No dumb gum
What a surprise, chewing gum might be of benefit to teens.
(Shawn Benjamin)
I have two things in common with Manchester United coach Sir Alex Ferguson. We both have a soft spot for Cristiano Ronaldo, and we both chew gum under stress.

It’s not something I am proud of, and I am sure it is not the most attractive thing. But I feel it helps me focus. Lo and behold, latest research supports my theory.

Apparently, teenagers who chewed gum in maths class did better in standardised tests than those who didn’t. Yes, my bullshit-o-meter does kick in gently when I see it was sponsored by Wrigley’s, but since it happens to make sense of my personal bad habit, I am in.

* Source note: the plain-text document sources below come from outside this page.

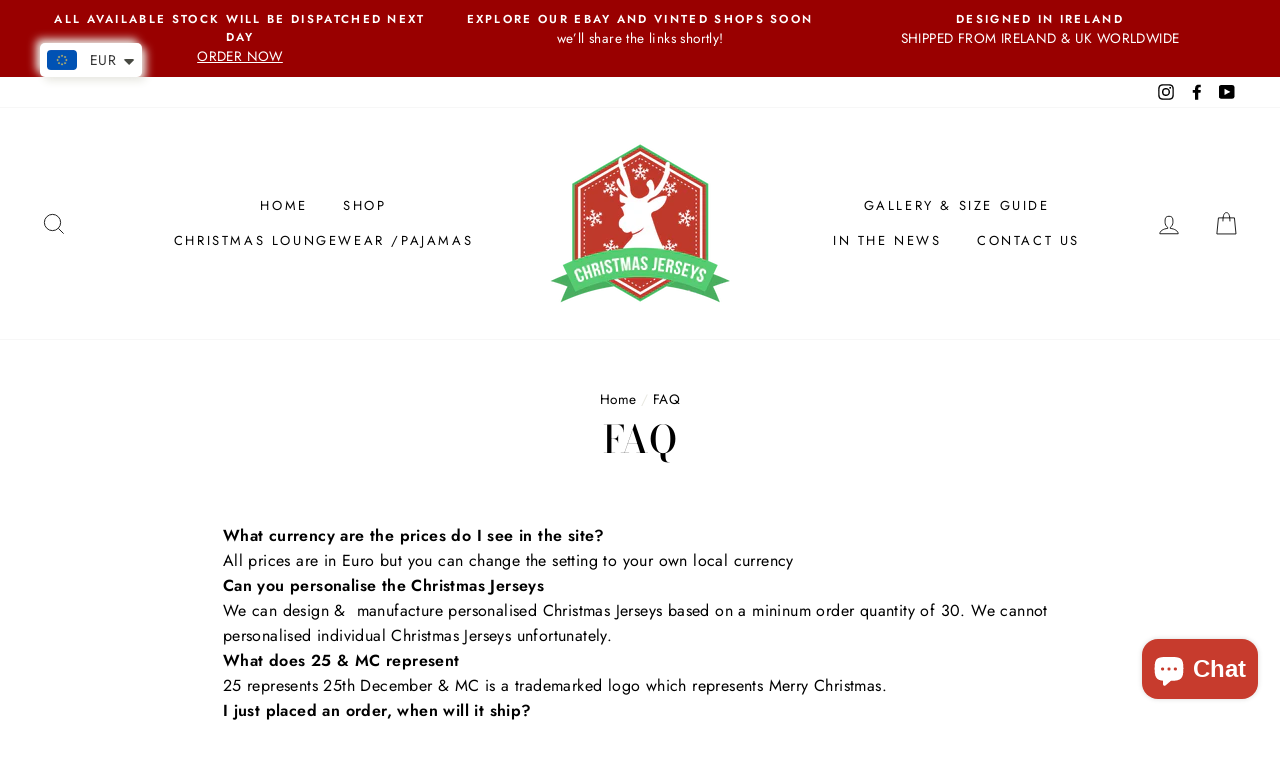

--- FILE ---
content_type: text/javascript
request_url: https://christmasjerseys.com/cdn/shop/t/17/assets/globo.formbuilder.index.js?v=18958556394309886681687522805
body_size: 1146
content:
var globoFormbuilder=function(e){function t(t){for(var r,o,i=t[0],l=t[1],c=0,a=[];c<i.length;c++)o=i[c],Object.prototype.hasOwnProperty.call(n,o)&&n[o]&&a.push(n[o][0]),n[o]=0;for(r in l)Object.prototype.hasOwnProperty.call(l,r)&&(e[r]=l[r]);for(u&&u(t);a.length;)a.shift()()}var r={},n={3:0};function o(t){if(r[t])return r[t].exports;var n=r[t]={i:t,l:!1,exports:{}};return e[t].call(n.exports,n,n.exports,o),n.l=!0,n.exports}o.e=function(e){var t=[],r=n[e];if(0!==r)if(r)t.push(r[2]);else{var i=new Promise((function(t,o){r=n[e]=[t,o]}));t.push(r[2]=i);var l,c=document.createElement("script");c.charset="utf-8",c.timeout=120,o.nc&&c.setAttribute("nonce",o.nc),c.src=function(e){return o.p+"globo.formbuilder.bundle."+({0:"engine",1:"flatpickr",2:"index",4:"vendors-engine",5:"vendors-flatpickr",6:"vendors-index"}[e]||e)+"."+{0:"5da7d279dfdb588b6542",1:"babcccd5f1fc3539e2c2",2:"52735a65305c01109e6d",4:"e6e0cde2d9b41d890f3d",5:"cc6a947b9bd69bfc6693",6:"f8e3e8d0e0c8b3491b9c"}[e]+".js"}(e);var u=new Error;l=function(t){c.onerror=c.onload=null,clearTimeout(a);var r=n[e];if(0!==r){if(r){var o=t&&("load"===t.type?"missing":t.type),i=t&&t.target&&t.target.src;u.message="Loading chunk "+e+" failed.\n("+o+": "+i+")",u.name="ChunkLoadError",u.type=o,u.request=i,r[1](u)}n[e]=void 0}};var a=setTimeout((function(){l({type:"timeout",target:c})}),12e4);c.onerror=c.onload=l,document.head.appendChild(c)}return Promise.all(t)},o.m=e,o.c=r,o.d=function(e,t,r){o.o(e,t)||Object.defineProperty(e,t,{enumerable:!0,get:r})},o.r=function(e){"undefined"!=typeof Symbol&&Symbol.toStringTag&&Object.defineProperty(e,Symbol.toStringTag,{value:"Module"}),Object.defineProperty(e,"__esModule",{value:!0})},o.t=function(e,t){if(1&t&&(e=o(e)),8&t)return e;if(4&t&&"object"==typeof e&&e&&e.__esModule)return e;var r=Object.create(null);if(o.r(r),Object.defineProperty(r,"default",{enumerable:!0,value:e}),2&t&&"string"!=typeof e)for(var n in e)o.d(r,n,function(t){return e[t]}.bind(null,n));return r},o.n=function(e){var t=e&&e.__esModule?function(){return e.default}:function(){return e};return o.d(t,"a",t),t},o.o=function(e,t){return Object.prototype.hasOwnProperty.call(e,t)},o.p="",o.oe=function(e){throw console.error(e),e};var i=window.webpackJsonpgloboFormbuilder=window.webpackJsonpgloboFormbuilder||[],l=i.push.bind(i);i.push=t,i=i.slice();for(var c=0;c<i.length;c++)t(i[c]);var u=l;return o(o.s=1)}([function(e,t,r){"use strict";r.d(t,"a",(function(){return n})),r.d(t,"b",(function(){return o})),r.d(t,"c",(function(){return i}));const n=function(e,t){let r,n;for(["matches","webkitMatchesSelector","mozMatchesSelector","msMatchesSelector","oMatchesSelector"].some((function(e){return"function"==typeof document.body[e]&&(r=e,!0)}));e;){if((n=e.parentElement)&&n[r](t))return n;e=n}return null},o=function(e,t){const r=document.querySelectorAll(e);return Array.prototype.filter.call(r,(function(e){return RegExp(t).test(e.textContent)}))},i=function(e){let t=[...e];for(var r=0;r<e.length;r++){let o=!1;for(var n=0;n<=e.length;n++)e[r].contains(e[n])&&!e[n].contains(e[r])&&(o=!0);o&&(t[r]=!1)}return t}},function(e,t,r){"use strict";r.r(t);var n=r(0);const{log:o}=console;window.l=o;var i=window.Globo||{};i.FormBuilder=i.FormBuilder||{},r.p=i.FormBuilder.__webpack_public_path__,i.FormBuilder={initialize:async function(){let e={};document.querySelectorAll(".globo-formbuilder").forEach(t=>{const r=t.getAttribute("data-id");t.setAttribute("id","globo-formbuilder-"+r),e[r]=e[r]?[...e[r],t]:[t]});let t=Object(n.b)("div,p","{formbuilder:");t=Object(n.c)(t);const r=/{formbuilder:(.*)}/g;if(t.forEach(t=>{let n;for(;null!==(n=r.exec(t.textContent));)if(n.index===r.lastIndex&&r.lastIndex++,n.length){const r=n[1];e[r]=e[r]?[...e[r],t]:[t]}}),Object.keys(e).length){const t=[this.loadMainScript()];Object.keys(e).map(e=>{if(this.assetFormUrls[e]){const r=import(`${this.assetFormUrls[e]}`);t.push(r)}}),Promise.all(t).then(t=>{const{default:r}=t[0];Object.assign(this,r),document.dispatchEvent(new CustomEvent("globo.formbuilder.scripts.loaded")),Object.keys(e).map(t=>{void 0!==this.forms[t]&&this.renderForm(t,e[t])})})}},loadMainScript:()=>Promise.all([r.e(6),r.e(2)]).then(r.bind(null,2)),...i.FormBuilder};const l=document.getElementsByTagName("head")[0].innerHTML;if(l&&l.indexOf("globo.formbuilder.init.js")>=0)i.FormBuilder.initialize();else{const e=document.querySelector("body");e&&e.innerHTML.indexOf("globo.formbuilder.init.js")>=0&&!e.classList.contains("globo-formbuilder-admin-preview")&&i.FormBuilder.initialize()}}]);

--- FILE ---
content_type: text/javascript
request_url: https://christmasjerseys.com/cdn/shop/t/17/assets/size-chart-data.js?v=7384328392764880571687522806
body_size: -380
content:
AVADA_SC.campaigns=[],AVADA_SC.settings={id:"83QqhTPKNsoBRaRnML3h",mobilePosition:"top",linkBgColor:"#FFFFFF",modalBgColor:"#FFFFFF",buttonBorderRadius:10,createdAt:{_seconds:1631010451,_nanoseconds:313e6},modalHeight:64,modalWidth:84,customIcon:!1,hideText:!0,customCss:"",homePagePosition:"",buttonWidth:80,tableAnimation:!0,modalHeader:"Size guides",collectionPagePosition:"",modalOverlayColor:"#7b7b7b",modalShadow:!0,inlinePosition:"after",position:"",linkText:"Size chart",modalBorderRadius:10,shopDomain:"christmas-jerseys.myshopify.com",modalLeft:8,linkIcon:"",buttonRotation:!0,shopId:"kwrASDrqSkLeLPnZAaC0",showMobile:!0,buttonHeight:35,modalTextColor:"#232323",modalPosition:"modal-center",disableWatermark:!1,linkTextColor:"#232323",buttonPosition:"middle-right",modalTop:18,hasCustomCss:!0,collectionPageInlinePosition:"after",displayType:"float-button",enableGa:!1,tableHoverColor:"#FFFFFF",homePageInlinePosition:"after"};
//# sourceMappingURL=/cdn/shop/t/17/assets/size-chart-data.js.map?v=7384328392764880571687522806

It’s a good thing to remember when teens start settling in towards this term’s exams and studying: one person’s distraction is another’s focus tool. So while I might like to chew gum, my teen likes to stick those little white earphones into his ears and listen to the repetitive beats of dance music.

He hates it when the house is too silent when he is studying, and has a high threshold for hearing cartoons blaring or his brother prattling on endlessly about soccer.

When I was a student I used to prefer silence, but loved to study with a cigarette and a bottomless cup of coffee. The cigarette and the coffee are both gone now, and I sincerely hope my sons never pick up those bad habits.

But it seems that  if they do happen to copy my gum-chewing, it might do them some good after all.

There is one caveat, though. Sugarless gum is sometimes recommended by dentists, but there have been cases where an excess of artificial sweeteners has led to digestive problems including chronic diarrhoea.

Oh, and let’s train our kids to wrap the gum in a bit of paper and throw it in the bin. According to a report in the Daily Mail, it costs more than three times as much to scrape chewed gum off the pavement as it did to buy it.

Do you detest gum, or would you encourage your teen to chew it?